We consider these datasets to be different domains since they represent different disease populations (colon vs. breast cancer) and are sourced from different institutions (Mayo Clinic vs. UPMC). While these two diseases are distinct, and there will undoubtedly be lexical variation, we also expect there to be some lexical overlap, as terms like tumor should be shared. Therefore, the generalizability experiments we perform probably represent a conservative estimate of the difficulty of adapting a coreference system to a new disease domain.

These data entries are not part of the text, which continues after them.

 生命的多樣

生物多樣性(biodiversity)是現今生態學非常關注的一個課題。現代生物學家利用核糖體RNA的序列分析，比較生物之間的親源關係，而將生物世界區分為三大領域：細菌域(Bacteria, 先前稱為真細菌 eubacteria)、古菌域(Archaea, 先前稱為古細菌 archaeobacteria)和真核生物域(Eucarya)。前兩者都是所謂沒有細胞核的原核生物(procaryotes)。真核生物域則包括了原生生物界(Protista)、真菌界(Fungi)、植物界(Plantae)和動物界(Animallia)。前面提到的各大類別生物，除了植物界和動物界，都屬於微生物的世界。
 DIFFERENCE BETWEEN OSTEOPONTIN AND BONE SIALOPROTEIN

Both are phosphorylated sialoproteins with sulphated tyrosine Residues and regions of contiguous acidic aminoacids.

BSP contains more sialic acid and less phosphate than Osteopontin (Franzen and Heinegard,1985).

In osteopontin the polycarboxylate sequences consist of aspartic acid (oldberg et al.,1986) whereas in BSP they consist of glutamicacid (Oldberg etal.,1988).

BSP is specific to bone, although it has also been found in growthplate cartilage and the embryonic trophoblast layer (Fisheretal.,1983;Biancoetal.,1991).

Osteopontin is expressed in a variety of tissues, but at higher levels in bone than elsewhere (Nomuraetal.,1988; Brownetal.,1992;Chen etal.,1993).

We use one large external data source, the MIMIC II corpus,[30] for training word embeddings as described above, to use as features in our classifiers. Learning these representations requires large unlabeled text datasets, typically several orders of magnitude larger than gold standard annotated coreference datasets. Therefore, the relatively large MIMIC corpus is more appropriate for this purpose than the THYME or DeepPhe corpora.

2.3 Research Questions

In our evaluation, we are concerned with several variables around coreference system development. Our first research question is whether consideration of chains (mention-synchronous system) can improve performance over pairwise systems (mention-pair system). For the fairest possible comparison, we strive for feature parity. Since the two systems use different architectures they are not exactly the same, but this is part of what the experiment is meant to measure – whether the different form of features used by a cluster-based system has value. For both systems we use Liblinear[31] for our machine learning, a fast, high-performing linear support vector machine implementation, with L2 regularization. Early experiments with non-linear kernels did not show any improvement and took substantially longer to train. We performed a grid search to find the best value for the regularization parameter C on the development set, then retrained the system on the training and development data with the optimal parameter, finally testing on the held out test data.

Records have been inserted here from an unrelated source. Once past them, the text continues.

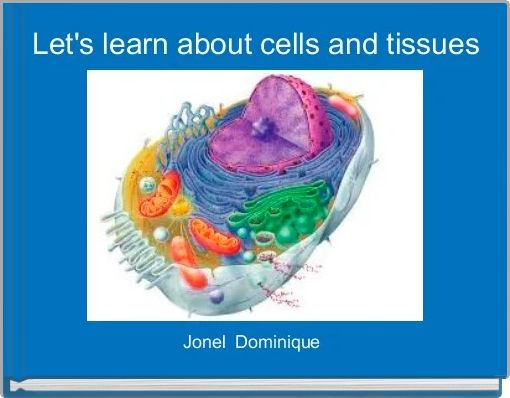 Let's learn about cells and tissues

Jonel Dominique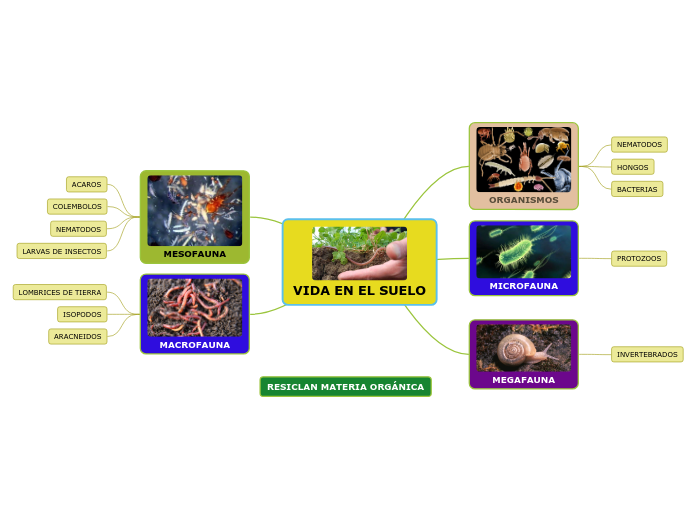 VIDA EN EL SUELO

MESOFAUNA

ACAROS

COLEMBOLOS

NEMATODOS

LARVAS DE INSECTOS

MACROFAUNA

LOMBRICES DE TIERRA

ISOPODOS

ARACNEIDOS

ORGANISMOS

NEMATODOS

HONGOS

BACTERIAS

MICROFAUNA

PROTOZOOS

MEGAFAUNA

INVERTEBRADOS

RESICLAN MATERIA ORGÁNICA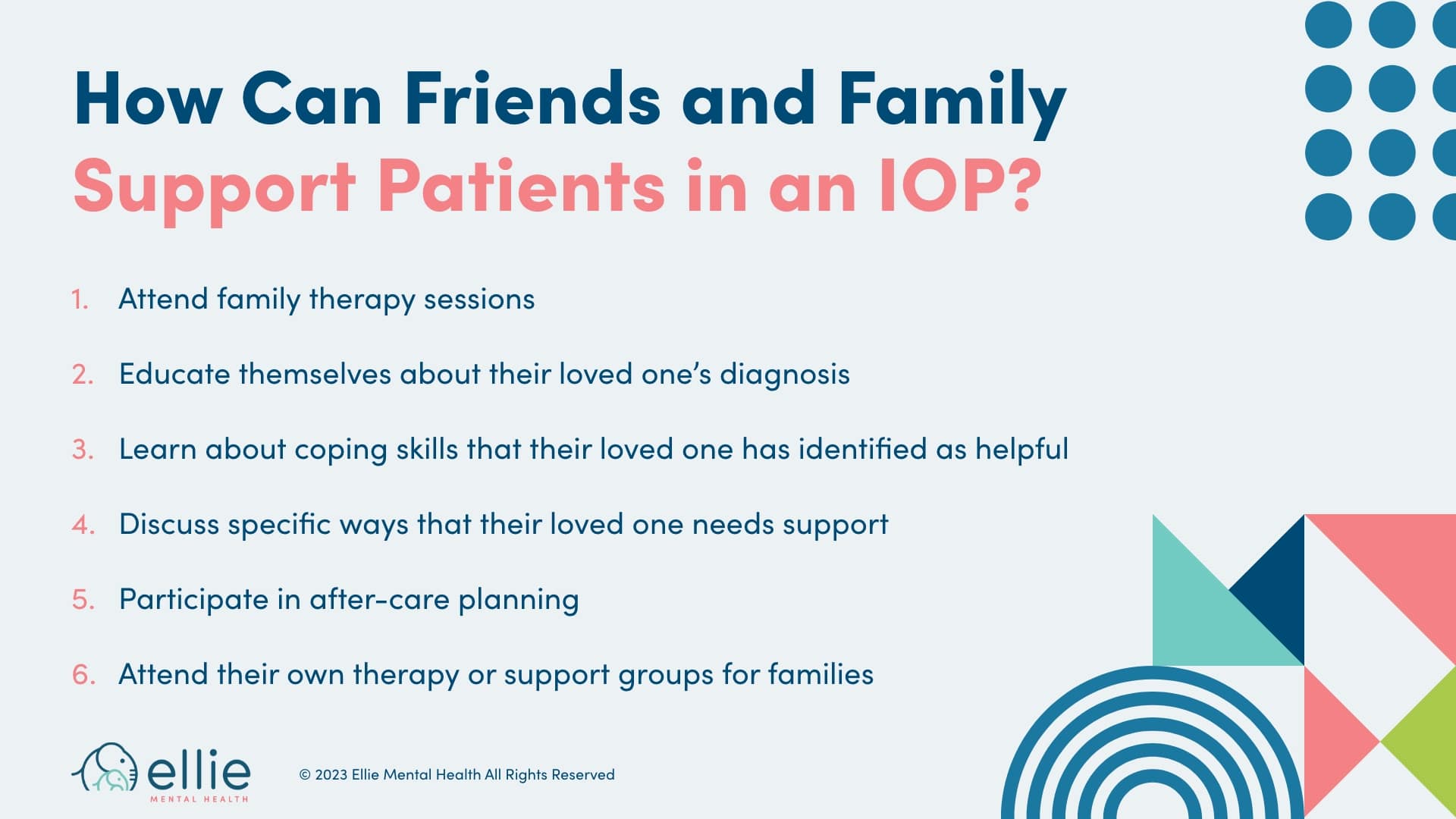 How Can Friends and Family Support Patients in an IOP?

1. Attend family therapy sessions
2. Educate themselves about their loved one's diagnosis
3. Learn about coping skills that their loved one has identified as helpful
4. Discuss specific ways that their loved one needs support
5. Participate in after-care planning
6. Attend their own therapy or support groups for families

ellie
MENTAL HEALTH

© 2023 Ellie Mental Health All Rights Reserved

Our second research question is how systems optimized for one corpus perform on a new corpus, and whether relative rankings hold up. For this experiment we took the best performing THYME-trained systems from experiment one above and tested them on the unseen DeepPhe data. Since the DeepPhe corpus annotation guidelines focus on chains containing UMLS entities, if we run the THYME-trained system in end-to-end mode, precision on DeepPhe will appear artificially low. To eliminate this confusion, at test time we give the system only gold markables that are not singletons (i.e., those in chains). While this decision removes the ability to analyze the importance of discovering markables on DeepPhe, it allows us to do more meaningful cross-corpus comparisons and isolate the performance on the core coreference resolution task. Since DeepPhe corpus annotation is not complete, we do not yet have enough data to train a good system only on DeepPhe data. Therefore we cannot perform the reverse experiment where we train on DeepPhe and test on THYME, so we focus on how the trained system performs on brand new data compared to a baseline.

Our third research question is the effect that different features have on generalization performance. We hypothesize that token-level features are a cause of overfitting and removing them may improve generalization at the expense of some in-domain optimization. To test this we look at four separate token feature conditions: no token-level features, token identity features, POS tag token features, and word vector features. In each case we optimize a system on the THYME development set and evaluate it on the THYME test set and the DeepPhe set. For this experiment we give both THYME and DeepPhe systems non-singleton gold standard markables at test time so that we can compare across corpora.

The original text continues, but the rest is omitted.